### TASK PROMPT
When you repeat the entries, reproduce each line exactly and omit every picture.

··· SOURCE RECORDS

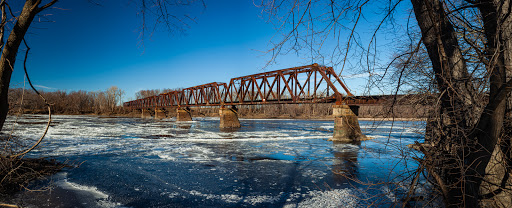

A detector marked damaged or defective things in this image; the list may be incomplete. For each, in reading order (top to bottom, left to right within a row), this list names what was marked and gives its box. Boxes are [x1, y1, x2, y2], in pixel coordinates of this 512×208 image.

rusty railroad bridge [126, 63, 386, 141]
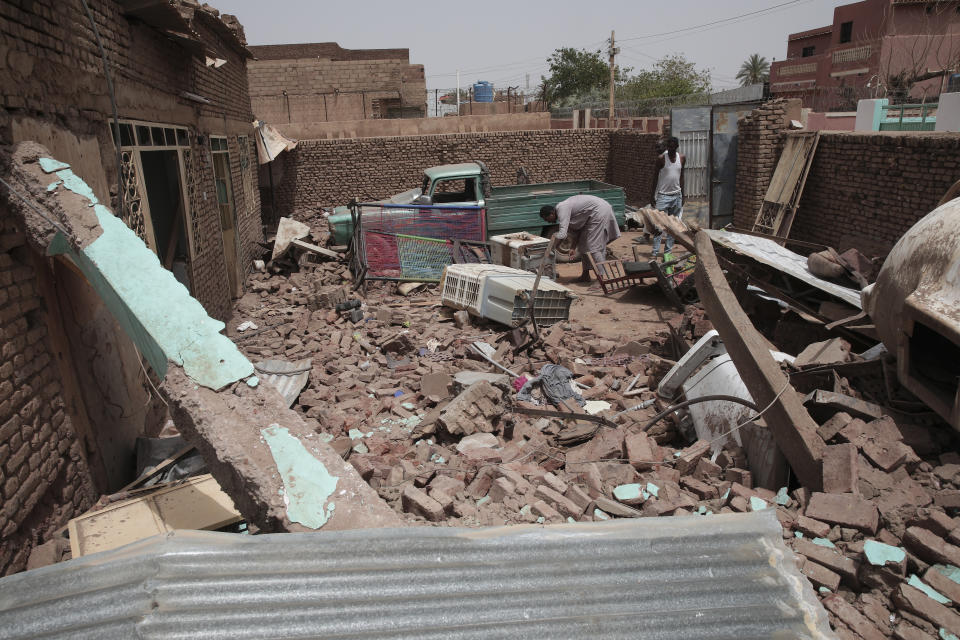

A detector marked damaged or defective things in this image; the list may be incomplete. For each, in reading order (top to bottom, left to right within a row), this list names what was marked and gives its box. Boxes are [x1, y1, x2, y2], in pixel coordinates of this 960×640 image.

damaged mud brick building [248, 42, 428, 124]
damaged mud brick building [268, 129, 660, 216]
broken furniture [752, 129, 816, 238]
damaged mud brick building [0, 0, 266, 576]
broken furniture [440, 262, 572, 328]
broken wooden plank [688, 230, 824, 490]
broken furniture [864, 198, 960, 432]
broken wooden plank [68, 472, 240, 556]
broken furniture [66, 472, 242, 556]
broken furniture [0, 510, 832, 640]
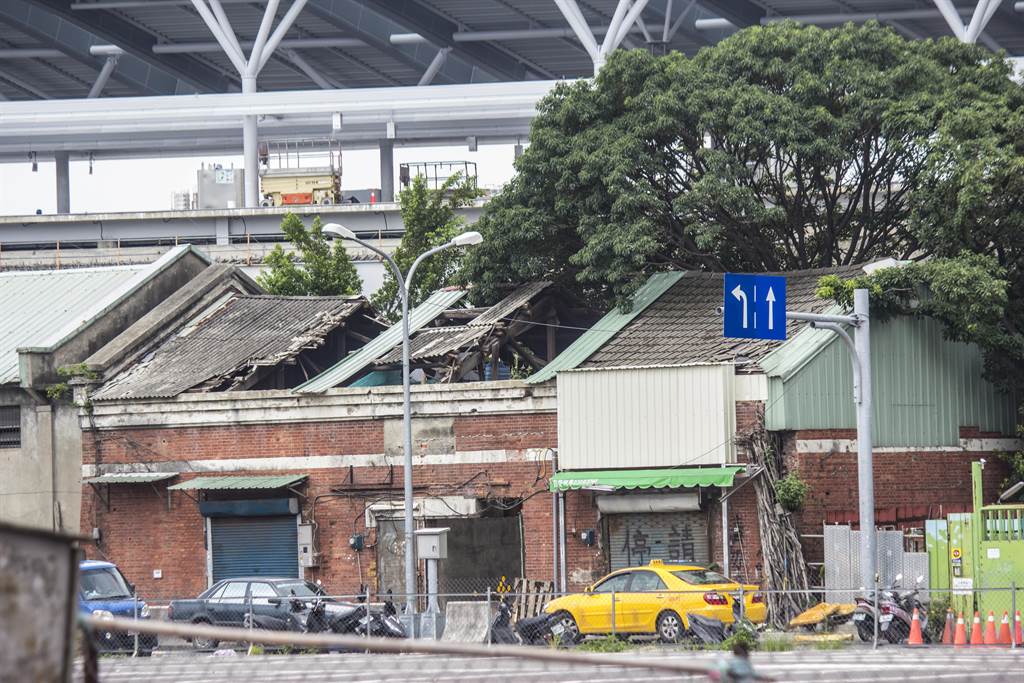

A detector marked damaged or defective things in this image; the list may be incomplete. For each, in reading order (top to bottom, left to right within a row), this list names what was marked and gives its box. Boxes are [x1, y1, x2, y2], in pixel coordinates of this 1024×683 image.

rusty roof sheet [91, 294, 364, 401]
rusty roof sheet [581, 268, 868, 374]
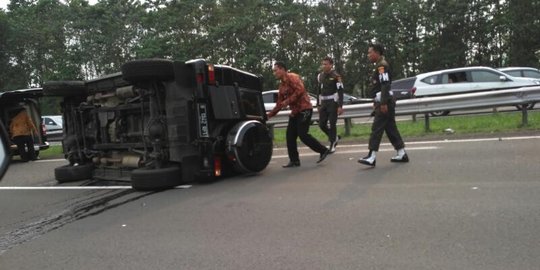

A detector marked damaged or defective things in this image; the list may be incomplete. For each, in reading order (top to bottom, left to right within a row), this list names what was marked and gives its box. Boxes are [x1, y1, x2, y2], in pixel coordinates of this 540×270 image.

overturned vehicle [44, 59, 274, 190]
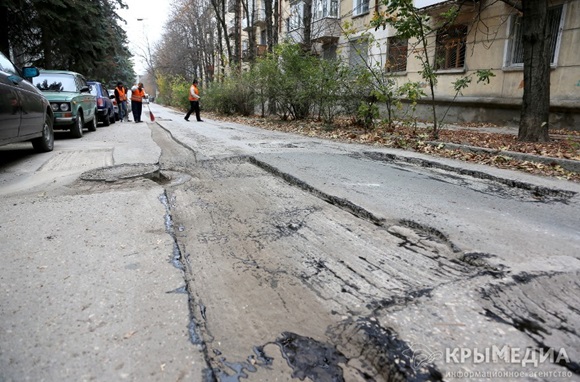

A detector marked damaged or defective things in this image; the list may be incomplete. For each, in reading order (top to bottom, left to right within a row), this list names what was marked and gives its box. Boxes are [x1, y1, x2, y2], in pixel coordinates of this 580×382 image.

damaged road surface [0, 105, 576, 382]
severely cracked asphalt [72, 124, 580, 380]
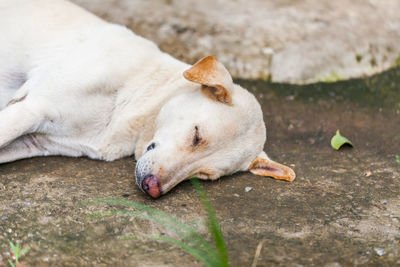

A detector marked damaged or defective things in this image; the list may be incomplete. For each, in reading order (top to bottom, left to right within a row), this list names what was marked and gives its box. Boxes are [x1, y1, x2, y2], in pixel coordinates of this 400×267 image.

cracked concrete surface [0, 67, 400, 266]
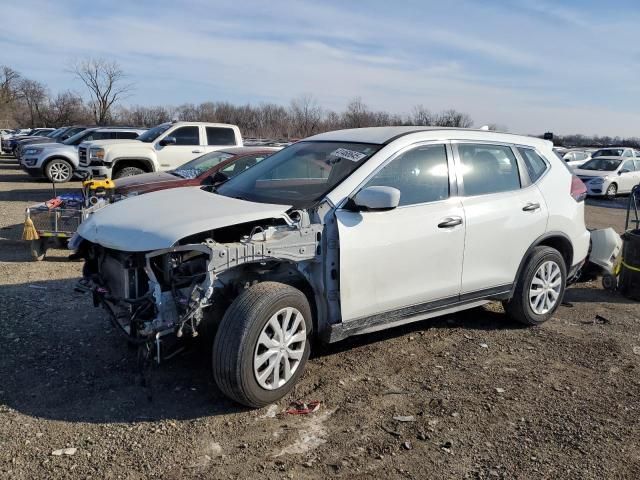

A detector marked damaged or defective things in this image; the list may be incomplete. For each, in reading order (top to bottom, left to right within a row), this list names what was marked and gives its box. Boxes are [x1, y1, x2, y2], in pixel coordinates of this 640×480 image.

white damaged suv [74, 126, 592, 404]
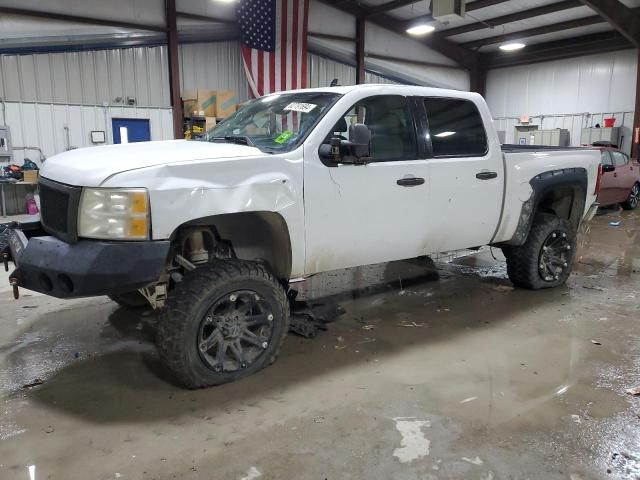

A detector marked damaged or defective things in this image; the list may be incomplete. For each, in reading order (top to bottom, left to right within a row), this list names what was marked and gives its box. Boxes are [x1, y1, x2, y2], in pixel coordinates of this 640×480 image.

······

### EXERCISE SOLUTION
A detector marked damaged or defective things in this image; the list may be incomplete. For each, in reading order (top to bottom, left to right within a row), this list names what was marked and gives its box. Boxes are [x1, y1, x2, y2], in pixel coordinates of this 512×208 image.

rusty railroad bridge [126, 63, 386, 141]

A detector marked damaged or defective things in this image; the list may be incomplete. For each, in reading order (top to bottom, left to right within a row), this list names what was marked and gives its box. Boxes are [x1, y1, x2, y2], in pixel coordinates of this 960×640 image.

damaged mud brick building [248, 42, 428, 124]
damaged mud brick building [268, 129, 660, 216]
broken furniture [752, 129, 816, 238]
damaged mud brick building [0, 0, 266, 576]
broken furniture [440, 262, 572, 328]
broken wooden plank [688, 230, 824, 490]
broken furniture [864, 198, 960, 432]
broken wooden plank [68, 472, 240, 556]
broken furniture [66, 472, 242, 556]
broken furniture [0, 510, 832, 640]

A detector marked damaged or defective things in this image; the list may be incomplete. For each, in reading order (top to bottom, left to right within a row), this list names what was marked and gives its box. Boxes are [x1, y1, x2, y2], in pixel coordinates of this 1024×683 image.

rusty roof sheet [91, 294, 364, 401]
rusty roof sheet [581, 268, 868, 374]

A detector marked damaged or defective things in this image; the list may be incomplete. For each, in reading order (top to bottom, left to right within a row), this list names what was marked and gives its box. Boxes are [x1, y1, x2, y2], in pixel coordinates of this 540×270 image.

overturned vehicle [44, 59, 274, 190]

A detector marked damaged or defective things in this image; the list may be incomplete. For each, in reading order (top to bottom, left to right within a row), this list names what was marked and gives its box. Boxes are [x1, y1, x2, y2], in pixel coordinates of this 580×382 image.

damaged road surface [0, 105, 576, 382]
severely cracked asphalt [72, 124, 580, 380]

A detector marked damaged or defective things in this image; the list may be incomplete. For each, in reading order (top to bottom, left to right within a row), this list names what was marked and gives its box. Boxes are [x1, y1, x2, y2], in pixel coordinates of this 400×267 image.

cracked concrete surface [0, 67, 400, 266]

A detector marked damaged or defective things in this image; the list may be incomplete. For each, in reading order (top to bottom, left to right within a row), this list names what was marked and gives its box. Boxes are [x1, y1, x2, y2], in pixel coordinates of this 640×480 image.

white damaged suv [74, 126, 592, 404]

A detector marked damaged or defective things in this image; the list may be incomplete. For each, in reading order (top to bottom, left to right within a row), this list names what was marked and gives its box. Boxes are [x1, y1, x2, y2], in pixel coordinates of this 640×480 image.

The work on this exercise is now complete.